When I wrote about the underground PATH retail network eight months ago, many people were wondering when things would return to normal. Now, people are asking if things will ever return to normal and what that “normal” will look like.
Before the pandemic, the subterranean system of 1,200 shops, restaurants and services beneath Toronto’s financial district pulled $1.7 billion of revenue into its cash registers annually. The business model was solid: local subways and regional trains spilled thousands of passengers into the PATH’s corridors every morning rush hour. Office workers who toiled in the towers above queued for coffee and muffins in the morning, packed the food courts at lunchtime and browsed the shops throughout the day.
Then, pandemic lockdowns reduced business in the PATH by as much as 95%. Foot traffic disappeared and the hundreds of floors of office space above the PATH sat mostly empty as companies devised work-from-home policies for their employees.
As Ontario took a second step in its reopening plan this past summer, pedestrian activity resumed on downtown Toronto sidewalks. Restaurants are permitted to serve vaccinated diners indoors, and shoppers have returned to conventional malls such as the Eaton Centre. But improvement in the PATH lags.
According to Strategic Regional Research Alliance’s occupancy index, office occupancy in downtown Toronto is four times what it was in May, but still sits at only 12%. Most banks and insurers in the financial district don’t plan to require employees to return to the office until at least 2022. Some of those employers are working out hybrid on-site/off-site arrangements with staff.
Cal Newport, who writes about workplace issues for the New Yorker, suggested in a recent podcast that the work-from-home model has planted the seeds for permanent change in the way we approach work. But for now, they are only seeds.
Newport explained that “knowledge work” emerged amid the mid-20th-century factory paradigm, in which employees are paid for spending time where their employers can see them.

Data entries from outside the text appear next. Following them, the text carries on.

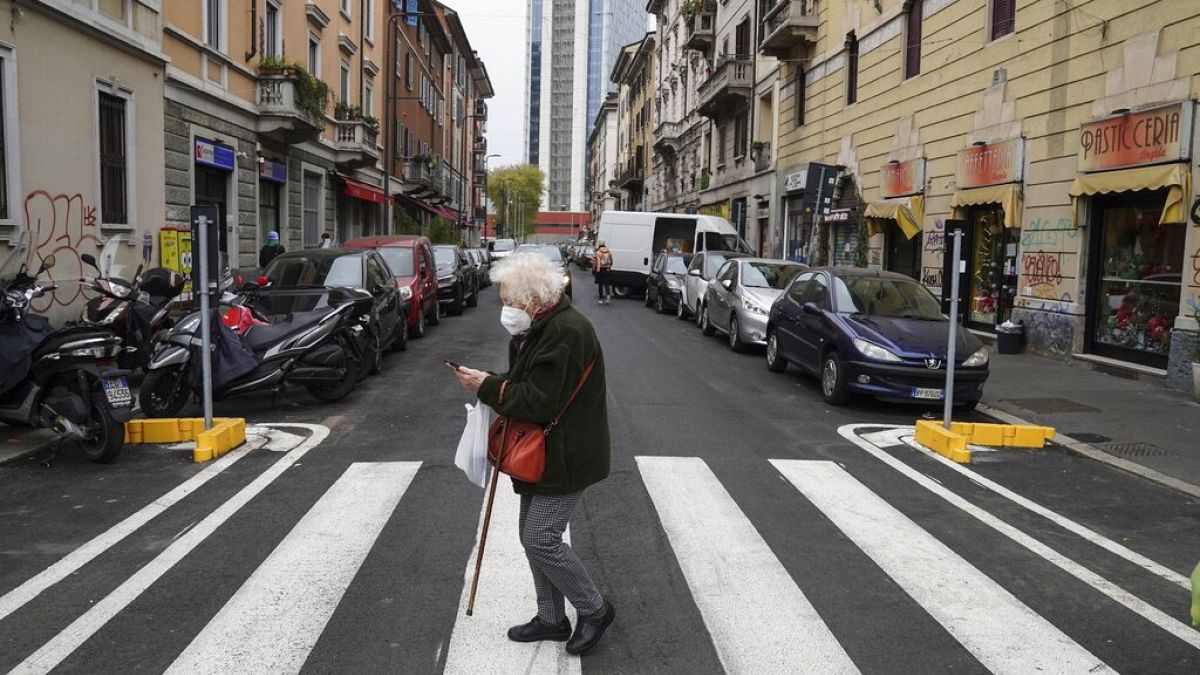 İtalya'da Covid-19 kısıtlamaları altında maske takarak dışarı çıkan yaşlı bir kadın.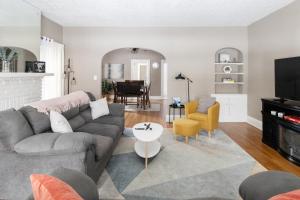 a living room with a couch and a table at Stylish 3-bd Haven in Trendy Cleveland Heights! in Cleveland Heights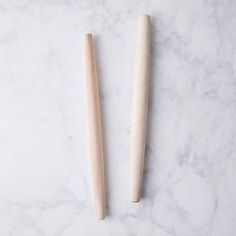 two wooden spoons sitting next to each other on a marble surface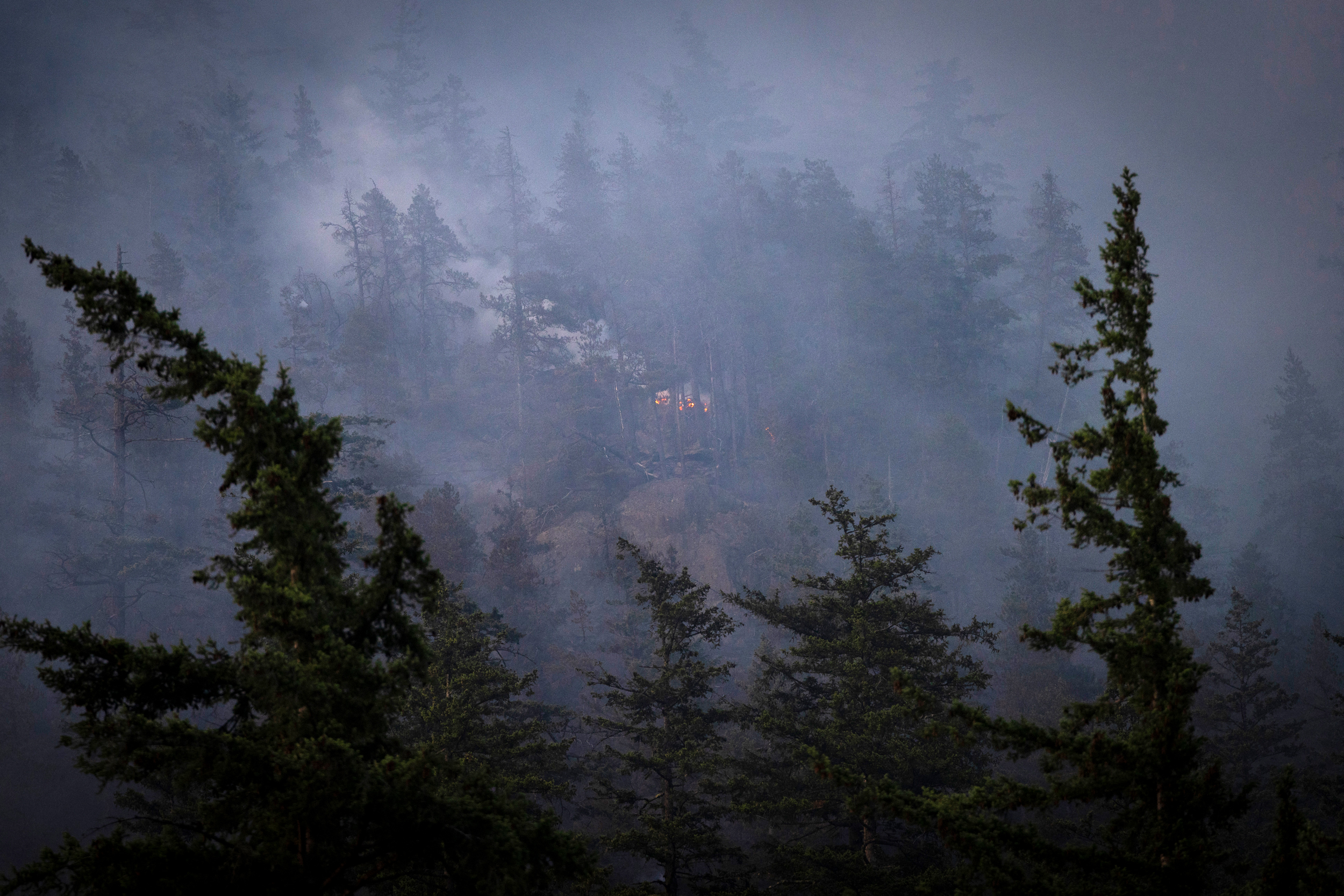 Smoke fills the landscape as a wildfire continues to grow on June 10 in Squamish, Canada. Credit: Nav Rahi/AFP via Getty Images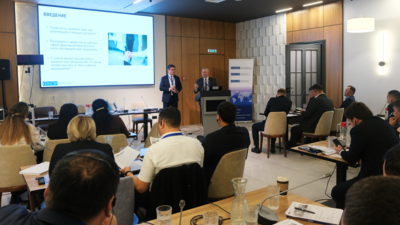 People attending a conference in a meeting room with a presentation on a screen.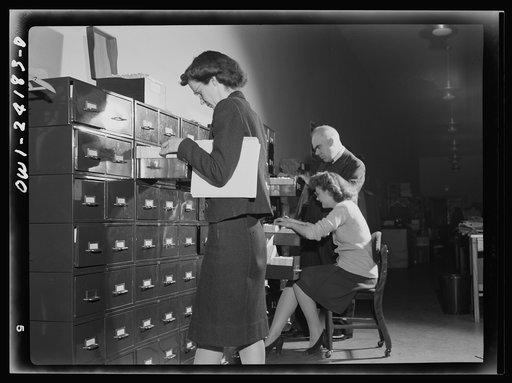 Untitled photo, possibly related to: Washington, D.C. OWI (Office of War Information) research workers
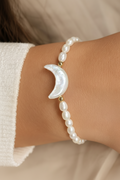 Ohana Collection freshwater pearl bracelet with crescent moon centerpiece and signature charm worn on hand.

But the pandemic taught us the factory paradigm is no longer the only model for work that can be performed on a computer connected to the internet.
In a September New Yorker article, Newport wrote about entrepreneur Chris Herd, who founded Firstbase.io Inc. in the north of Scotland in 2018. Herd had difficulty attracting talent to that locale (I can’t imagine why), so he organized his company to accommodate employees who may be located anywhere.
Similarly, tech startups conceived during the pandemic are embracing a “remote first” model. Like Herd’s firm, these companies will have no central offices, no long-term leases and low overhead per employee, and the remote-first structure will remove geographical barriers in staffing. “They will figure out how to do remote work properly,” Newport said in the podcast, “and it will spread to other sectors.”
But don’t expect the big banks, insurers and fund companies to go remote-first overnight. Large employers still embrace the office-as-factory model, Newport said. And when employees return to work over the next year or so, he predicted, employers may grant employees only one or two work-at-home days per week. But those remote-work seeds will bear fruit in about five years, Newport said, when today’s remote-first startups become big players.
In the meantime, as the workplace model changes, so must the PATH, suggested Bradley Jones, head of retail with Toronto-based Oxford Properties Group, one of the PATH landlords. For example, the PATH could be reimagined to serve downtown residents — not just workers — by housing enterprises that are destinations in themselves, such as educational facilities, clinics and libraries, Jones told Reuters in late September.
A recent stroll through the PATH told a more optimistic story. Not all establishments are open, but small clusters gather around food court vendors, and diners sit in roped-off sections under the watchful eye of security personnel who check vaccine passports. People in spiffy business attire and masks pass through the corridors by the dozen. And, most encouraging, many of these people wear a distinctive accessory around their necks: plastic security ID cards to access offices in the towers above.